吳文聰說話之時,不動聲色地留意了宮旬幾位隨從,除了路曼聲這邊幾個人,假的太子殿下也帶來了兩位貼身護衛。

這兩位,也是一對兄弟,叫孔武和孔力。比起白家兄弟要魁梧不少,面色剛毅,應該是練外家功夫的。

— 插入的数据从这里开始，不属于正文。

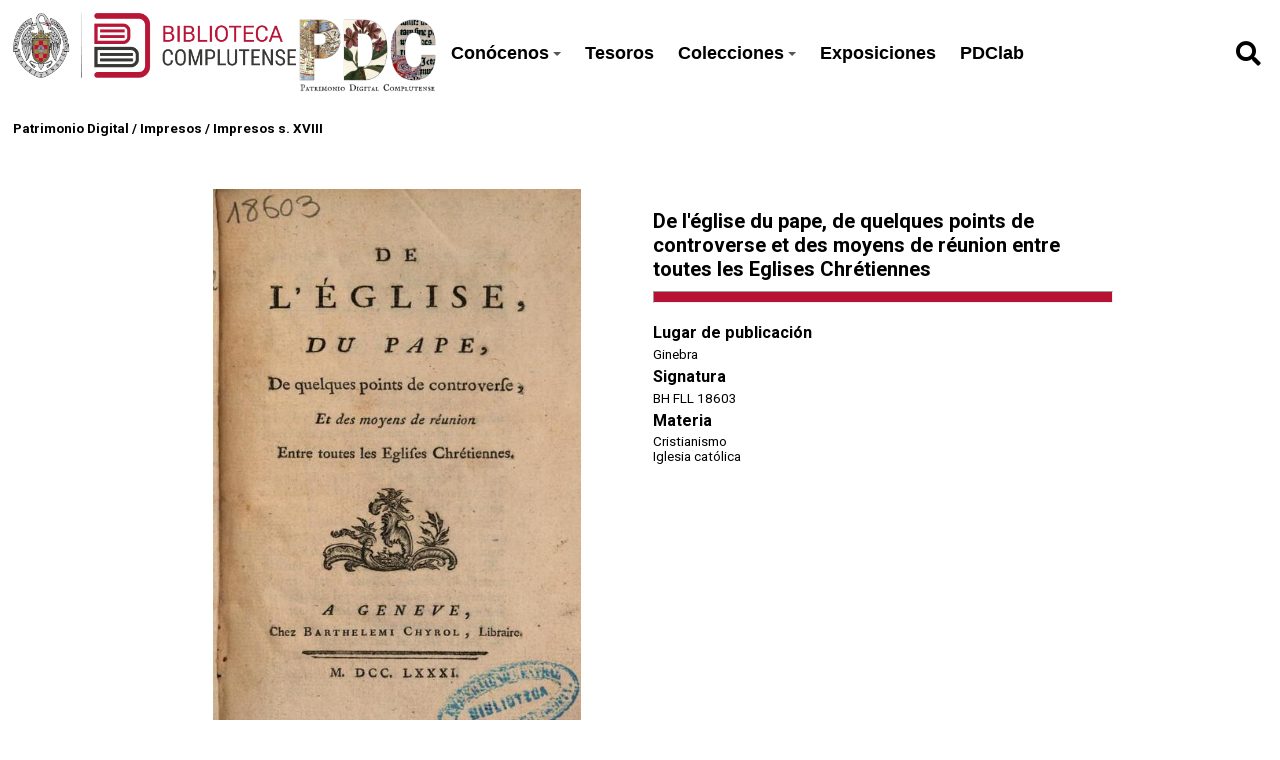

--- FILE ---
content_type: application/javascript
request_url: https://patrimoniodigital.ucm.es/themes/libnamic-theme/asset/js/base.js?v=0.1.4
body_size: 4523
content:

$(document).ready(function(){

 
  /* busqueda header */

  let formHeader =  $("#search form");

/* para poder guardar el valor del usuario en la anterior busqueda */
  let formInput =  $("#search input");
  let value = formInput[0].value;
  formInput[0].value ='';

  let formButton =  $("#search button");
  
  formButton.click(function (event) {
    setTimeout(() => {
      formInput[0].focus();
    }, "300");
    
    if (!formInput[0].value) {
      
      event.preventDefault();
     /*  formInput[0].value = value; */
      formInput.animate({
        width: 'toggle'
      },900);
    }

  });


  /* let menuChild = $("ul.navigation>li>ul");

  menuChild.hide();

  $("ul.navigation>li").mouseenter(function(){
    
    $(this).find('ul').show();
    console.log($(this).find('ul'));

  });

  $("ul.navigation>li").mouseleave(function(){

    console.log('salir');
    menuChild.hide();
  });
  */


  /* hide list type */

const hideListType = $(".description ");

  /* vista browse (grid y lista) */
  /* var url = window.location.href;
  var conector = url.indexOf("?") < 0 ? "?" : "&";
  console.log(url); */

  /* mosaic */
  const paginationLink = $(".pagination a");
  
  const url = new URL(location);
  if (url.searchParams.get("mode")=='list') {
  
    $("span.list").addClass("enabled");
    $("span.grid").removeClass("enabled");
  }else if(url.searchParams.get("mode")=='mosaic'){
    $("span.mosaic").addClass("enabled");
    $("span.grid").removeClass("enabled");
  }
  

  const inputMode = $("input[name='mode']");
  

  $("span.grid").click(function () {

    hideListType.removeClass('hide-list-type');
    $(".resource-list").removeClass("view-mode-list");
    $(".resource-list").removeClass("view-mode-mosaic");
    $(this).addClass('enabled');
    $("span.list").removeClass("enabled");
    $("span.mosaic").removeClass("enabled");

    url.searchParams.set("mode", "grip");
    history.pushState({}, "", url);

    $.each(paginationLink, function (index, value) {
      let url = new URL(value.href);
      url.searchParams.set("mode", "grip");
      (value.href) = url;
      //console.log(url);
    });

    $.each(inputMode, function (index, value) {
      $("input[name='mode']").value = 'grip'
    });

    if ((".sorting input[name='mode']").length!=0) {
      
      $(".sorting input[name='mode']")[0].value = 'grip';

    }

  });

吳文聰領著他們的驛館,又陪太子殿下去了他的房間,到了房間之後,二話不說便噗通跪下,向太子殿下請罪。

甘州連年大旱,朝廷屢次賑災,無奈災民太多,坐吃山空,讓甘州的局面越發糟糕。百姓吃不飽肚子,匪患橫行,以至於甘州境內頗不太平。如今甘州這局面,都是他無能造成的,還望太子殿下責罰云云。

宮旬扶起吳文聰,一陣寬慰,終於將人給送走了。吳文聰走之前,將整個驛館上下招呼了一通,讓他們好好招待幾位貴客,不能有半點怠慢。

路曼聲站在外間,雖然沒聽到他們說什麼,卻也知道大致是什麼內容。

這甘州大旱,百姓民不聊生,那甘州州使肯定將責任推到那些災民身上。最後再扣一個災民刁頑、外加匪患橫行的帽子,畢竟皇上派的查案人員可是死在甘州,不管是境內還是境外,與甘州都脫不了干係。但他要是把這些責任推到那些山賊土匪身上,你也沒有辦法。